Beyond its performance specifications, the KC390 offers good value for money. The export version of the C-130J costs approximately US$120 million. The KC390, which is scheduled to enter service in 2018, costs around US$85 million per unit. The C130J entered into production in the mid 1990 using baseline technologies from the 1960s, whereas the KC390 is a new airframe using state of the art components.
Six countries have ordered 60 copies of the KC390. Argentine, Chilean, Colombian, Portuguese, other European and US suppliers, including Boeing, BAE Systems and Rockwell Collins, contribute to the manufacture of the aircraft. Boeing has a major service contract for the KC390 that extends to on-site servicing in the field. Among other countries, trials are being conducted by Canada and Sweden to ascertain the utility of the KC390 in a variety of roles. In November 2016 Embraer answered a RNZAF Request for Information (RIA) to replace the 5 C-130s with a similar number of KC390s, with a decision on the potential purchase expected in mid to late 2017.

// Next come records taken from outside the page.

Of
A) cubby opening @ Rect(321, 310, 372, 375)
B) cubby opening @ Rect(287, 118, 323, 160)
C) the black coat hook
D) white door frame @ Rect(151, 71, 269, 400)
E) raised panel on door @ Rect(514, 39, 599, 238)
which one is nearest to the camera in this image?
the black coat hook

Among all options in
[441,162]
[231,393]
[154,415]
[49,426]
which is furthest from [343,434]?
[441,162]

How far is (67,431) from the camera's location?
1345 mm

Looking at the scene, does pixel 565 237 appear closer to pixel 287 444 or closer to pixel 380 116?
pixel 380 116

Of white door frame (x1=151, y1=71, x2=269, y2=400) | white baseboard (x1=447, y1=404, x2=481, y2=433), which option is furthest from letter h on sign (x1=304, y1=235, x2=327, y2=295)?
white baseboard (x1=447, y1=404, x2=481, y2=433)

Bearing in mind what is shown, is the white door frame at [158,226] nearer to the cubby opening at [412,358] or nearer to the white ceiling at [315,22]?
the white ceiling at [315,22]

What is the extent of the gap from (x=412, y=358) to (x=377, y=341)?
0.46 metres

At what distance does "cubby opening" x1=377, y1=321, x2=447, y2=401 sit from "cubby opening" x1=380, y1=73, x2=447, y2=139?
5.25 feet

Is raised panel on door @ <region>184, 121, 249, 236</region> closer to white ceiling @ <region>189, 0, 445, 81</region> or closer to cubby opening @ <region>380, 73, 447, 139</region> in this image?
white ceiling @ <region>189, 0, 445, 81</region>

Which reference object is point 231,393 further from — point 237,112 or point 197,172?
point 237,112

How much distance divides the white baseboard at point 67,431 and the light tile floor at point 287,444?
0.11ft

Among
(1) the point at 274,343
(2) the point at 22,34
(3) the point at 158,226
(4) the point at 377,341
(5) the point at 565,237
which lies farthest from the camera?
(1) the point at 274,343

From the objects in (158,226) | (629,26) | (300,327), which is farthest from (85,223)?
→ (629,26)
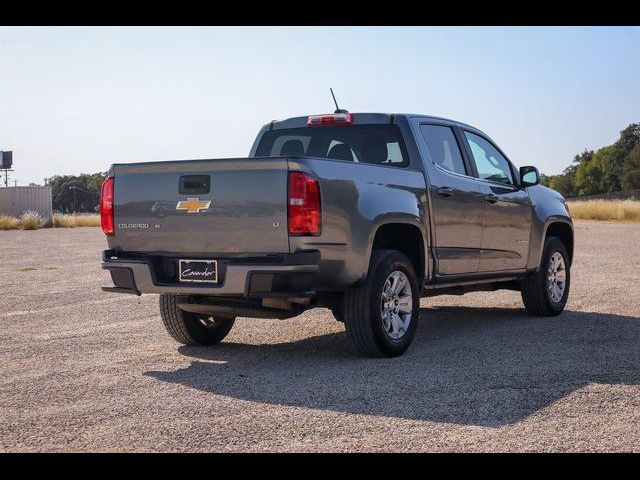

Embraer is committed to extended post-delivery material, fleet, flight, information technology and field services, which means that ongoing employment benefits will be shared throughout the supply, service and maintenance chain. As its first foothold in the Western Pacific military aviation lift market, an RNZAF contract for the KC390 also makes New Zealand a potential hub for Embraer expansion in Australasia.
New Zealand has a history of looking to the US and Europe for its defense needs, but the entrance of Embraer in the military aviation lift market provides it with a wider range of options than in previous procurement cycles, both in terms of platform design and unit costs. Given the Future Air Mobility Capability upgrades outlined as essential for the future performance of the RNZAF in the 2016 Defense White Paper and its addenda, expanding the NZ defense procurement horizon to South America may prove opportune and propitious. If nothing else, the supply chain ripple effect of procuring the KC390 opens a range of high technology value added opportunities previously unknown to potential stakeholders on both sides of the Pacific.
Although all of the platforms under consideration have significant merits and the C-130J is a well-proven platform that is seen as a natural replacement option, the KC390 represents a new type of airlift capability. And whereas banking on tradition is what military ceremony is made of, when it comes to defense procurement, the opportunity costs of contracting non-traditional partners could well be worth reconsidering traditional RNZAF practice. The KC390 offers that possibility.